*** INPUT MATERIAL ***

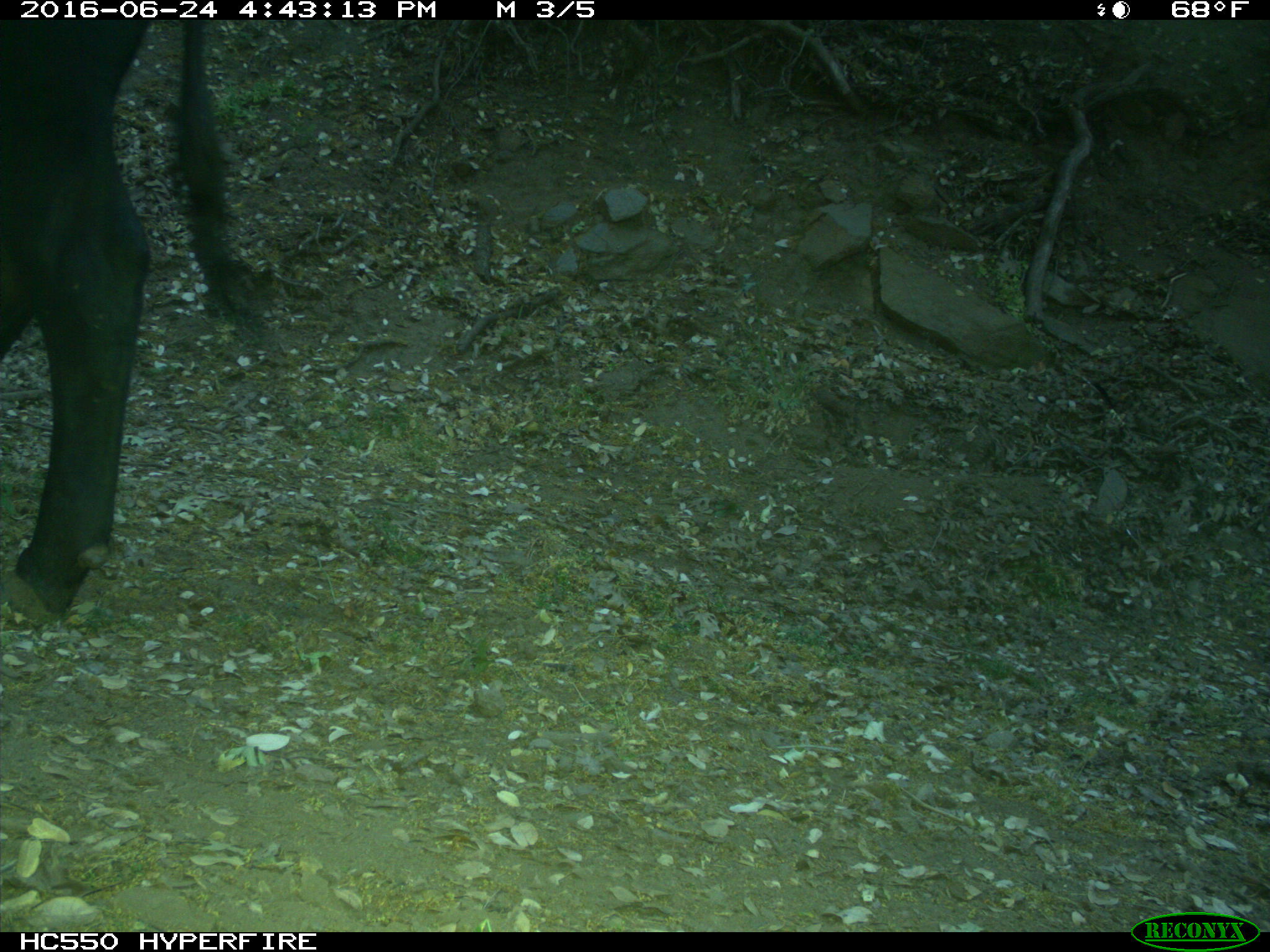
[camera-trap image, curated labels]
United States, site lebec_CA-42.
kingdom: Animalia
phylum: Chordata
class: Mammalia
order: Artiodactyla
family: Bovidae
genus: Bos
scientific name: Bos taurus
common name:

*** End of INPUT MATERIAL ***

Starting at the line with "kingdom: Animalia", copy every line down to the last one above, exactly as written and with nothing else.

**EXPECTED ANSWER:**
kingdom: Animalia
phylum: Chordata
class: Mammalia
order: Artiodactyla
family: Bovidae
genus: Bos
scientific name: Bos taurus
common name:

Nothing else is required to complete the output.